I am sure I am not the only parent to a matriculation programme student who is frustrated by the Education Ministry regulations imposed on these students. Being a responsible Malaysian, I understand that we have to follow standard operating procedures (SOPs) in our daily lives nowadays because of the Covid-19 pandemic, but at times these SOPs seem to be causing a lot of unneccesary stress.
Matriculation students nationwide registered and entered their campuses during the first week of August. Initially, they were told that after a month of a supposedly quarantine period, they would be allowed to go home over the three-day National Day holiday weekend (Aug 29-31, 2020; National Day, on Aug 31, is a public holiday). However, a few days before the weekend, the students were informed by the Education Ministry, via their respective matriculation centres, that they would not be allowed to go home.
To make matters worse, parents were not even allowed to meet their children and no physical contact was allowed throughout the whole month; these measures are still ongoing even now.
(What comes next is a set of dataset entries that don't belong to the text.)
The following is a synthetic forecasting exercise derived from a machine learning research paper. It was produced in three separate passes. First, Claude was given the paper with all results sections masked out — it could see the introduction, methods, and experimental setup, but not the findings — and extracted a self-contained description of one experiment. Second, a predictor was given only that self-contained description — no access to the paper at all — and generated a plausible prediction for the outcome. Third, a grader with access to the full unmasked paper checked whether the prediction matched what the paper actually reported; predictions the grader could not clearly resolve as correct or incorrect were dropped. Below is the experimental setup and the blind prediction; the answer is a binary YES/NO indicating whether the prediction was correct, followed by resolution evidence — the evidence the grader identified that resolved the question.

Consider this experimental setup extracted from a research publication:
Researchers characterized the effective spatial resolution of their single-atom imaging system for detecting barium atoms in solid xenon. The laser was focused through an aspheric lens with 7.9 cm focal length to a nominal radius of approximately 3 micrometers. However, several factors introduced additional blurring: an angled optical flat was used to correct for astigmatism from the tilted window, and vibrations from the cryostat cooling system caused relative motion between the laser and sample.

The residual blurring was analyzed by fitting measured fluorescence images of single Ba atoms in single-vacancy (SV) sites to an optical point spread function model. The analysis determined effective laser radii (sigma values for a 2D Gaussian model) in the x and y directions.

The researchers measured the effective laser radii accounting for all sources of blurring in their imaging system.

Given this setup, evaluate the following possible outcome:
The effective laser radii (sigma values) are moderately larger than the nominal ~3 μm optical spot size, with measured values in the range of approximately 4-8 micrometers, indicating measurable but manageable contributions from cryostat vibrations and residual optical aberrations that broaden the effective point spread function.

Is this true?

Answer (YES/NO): YES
Naturally, as any concerned parent would, I called up the centre's management to enquire about this matter. They confirmed it and said that they are bound by Education Ministry rules. After weeks of no updates, I called the ministry, and the person I spoke to said the ministry is bound by Health Ministry and National Security Council decisions. But when I called those two bodies, both said that it is up to the Education Ministry to set up the guidelines.
This passing-the-buck culture is tiring and is confusing us citizens.
It has been a month since the National Day holiday and the Education Ministry has yet to inform matriculation centres about updated regulations. I checked its portal this morning (Sept 28, 2020) and there were no updates on this matter.
Why this bothers me and other parents greatly is because these students are locked in on campus grounds with no proper justification. Students and parents alike are puzzled why, say, students from foundation centres in public universities and polytechnics are allowed to return home every weekend?
When I called up the Education Ministry with this question, the officer's only answer was because those institutions are managed by the Higher Education Ministry.
I find that an unreasonable justification. Students managed by the the Higher Education Ministry are just as susceptible to Covid-19 as matriculation students. If they can return home every weekend, why can't matriculation students?
Additionally, the lockdown is only applicable to students. Staff who live on campus, including family members, are allowed to freely enter and leave the campus. Are they not susceptible to the disease also?
This is unfair and is pretty much an example of selective application of the regulation. If the guideline is meant to protect students on campus, then the lockdown should apply to everyone, including staff and their family members.
This lockdown is affecting the mental health of matriculation students. They have not been allowed to meet their parents for two months now. And the situation is made worse by the fact that there are no updates from the Education Ministry or any other relevant body, leaving students and parents in the dark.
No media outlet seems to have picked up on this matter, as I have yet to see any news reports on it.
Other parents I talked to all complained about their children's mental health being affected. Their motivation to study has also decreased, aggravated by the horrible wifi connection which hampers online assignments and classes often. (The bad wifi connection has been an ongoing issue in matriculation centres nationwide, according to the centre's staff.)
We suffering parents just need a solid update on when our children will be allowed to return home. Is the Education Ministry going to keep them on campus until the recovery movement control order period ends on Dec 31, 2020? If yes, then it is despicably unfair on the students.
Perhaps the Education Ministry could seek advice from the Higher Education Ministry on the guidelines issued by the latter in allowing students to return home on weekends. If that ministry can do so, then rationally there should be no reason why the Education Ministry cannot do so, right?
At the same time, the Education Ministry should take note of the immense stress faced by the students by visiting the centres and asking the students about the state of their mental health. The students might actually have useful suggestions that the ministry could implement.
I understand that Covid-19 cases seem to be on the rise again, and as parents, none of us want our children to fall sick. So if proper guidelines are issued, we will do our best to adhere to them as long as we can take our kids home even for a short weekend.